Enhanced Performance by 87%, 70% Less Data: Tianjin University’s Chemical Toxicity Prediction Model Published in Nature Sub-Journal}

In the chemical industry, multi-species acute toxicity assessment is fundamental for classification, labeling, and risk management. Traditional machine learning models often struggle due to scarce human toxicity data, with some endpoints having only 140 data points.

To address these limitations, Tianjin University and a joint team developed the latest Conditional Acute Toxicity (ToxACoL) framework, which models endpoint relationships through endpoint association graphs and bidirectional learning to evaluate toxicity more effectively.

This research, titled ToxACoL: an endpoint-aware and task-focused compound representation learning paradigm for acute toxicity assessment, was published on July 1, 2025, in Nature Communications.

Paper link: https://www.nature.com/articles/s41467-025-60989-7

Toxicity Assessment Method

Annually, over 100,000 new chemicals are introduced globally, but toxicity evaluation faces challenges like data imbalance and cross-species experimental biases.

To overcome the scarcity of data for many compounds and endpoints, researchers proposed a machine learning paradigm called Adjoint Correlation Learning (ToxACoL), which models multi-species acute toxicity using graph topology and introduces a correlation mechanism for parallel information processing.

By learning relationships among endpoints, ToxACoL significantly improves prediction accuracy for scarce endpoints, boosting performance by 56%, 87%, and 43% for human, female, and male oral LD_Lo respectively, while reducing training data needs by about 70-80%.

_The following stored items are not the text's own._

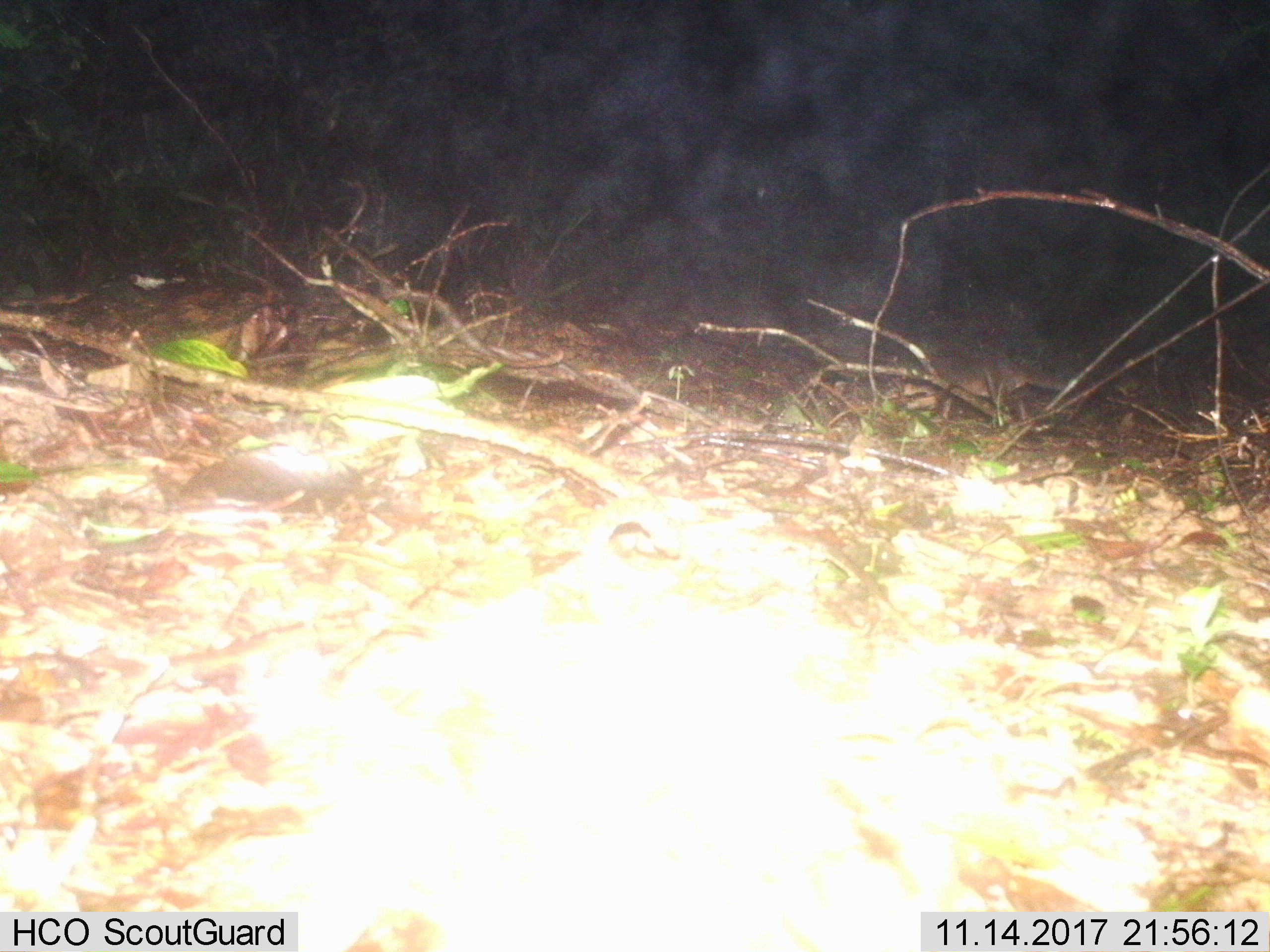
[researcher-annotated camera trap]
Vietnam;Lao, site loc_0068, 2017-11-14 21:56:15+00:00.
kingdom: Animalia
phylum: Chordata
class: Mammalia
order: Carnivora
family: Mustelidae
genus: Melogale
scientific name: Melogale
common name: ferret badger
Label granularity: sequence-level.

Figure 1: High-level overview of ToxACoL.

Results Summary

By integrating the correlation mechanism, ToxACoL enables parallel learning of multi-condition labels and sample information, achieving excellent performance in multi-condition toxicity assessment.

Using Pearson correlation coefficient (PCC), the team inferred relationships among endpoints based on the number of shared compounds and their high correlation in toxicity measurements, constructing an endpoint dependency graph where nodes are endpoints and edges represent dependencies.

Graph convolutional networks (GCN) propagate endpoint correlation information through multiple layers. In 5-fold cross-validation, ToxACoL achieved an average R² of 0.5843 and RMSE of 0.6396, outperforming previous best algorithms like DLCA.

Figure 2: Performance comparison of multi-condition acute toxicity estimation on 59 endpoints.

To handle real-world chemical toxicity evaluation, especially for data-scarce endpoints (notably human-related), ToxACoL demonstrates high efficiency and performance.

In the previously mentioned three types of LD_Lo endpoints, ToxACoL achieved R² scores of 0.50, 0.43, and 0.40. In small-scale training with only 20-30% of the data used by other methods, it still reached state-of-the-art performance.

More details on ToxACoL’s performance and visualization of molecular structures are available but not elaborated here.

Effective Evaluation Method

To facilitate broader use, the team integrated ToxACoL into an online platform that also provides chemical GHS classification predictions. The platform aims to offer new validation pathways and serve as a useful resource for regulatory applications.

Platform link: https://toxacol.bioinforai.tech/

The key innovation of ToxACoL is its ability to learn bidirectionally from compound data and toxicity endpoints, developing a reverse correlation mechanism that embeds both compounds and endpoints.

Its robustness has been validated across multiple experimental scenarios, including multi-endpoint performance, rare species endpoints, and cross-species extrapolation, demonstrating strong resilience in unbalanced multi-task datasets.

Future work will extend ToxACoL to broader acute toxicity tasks and other chemical-related assessments.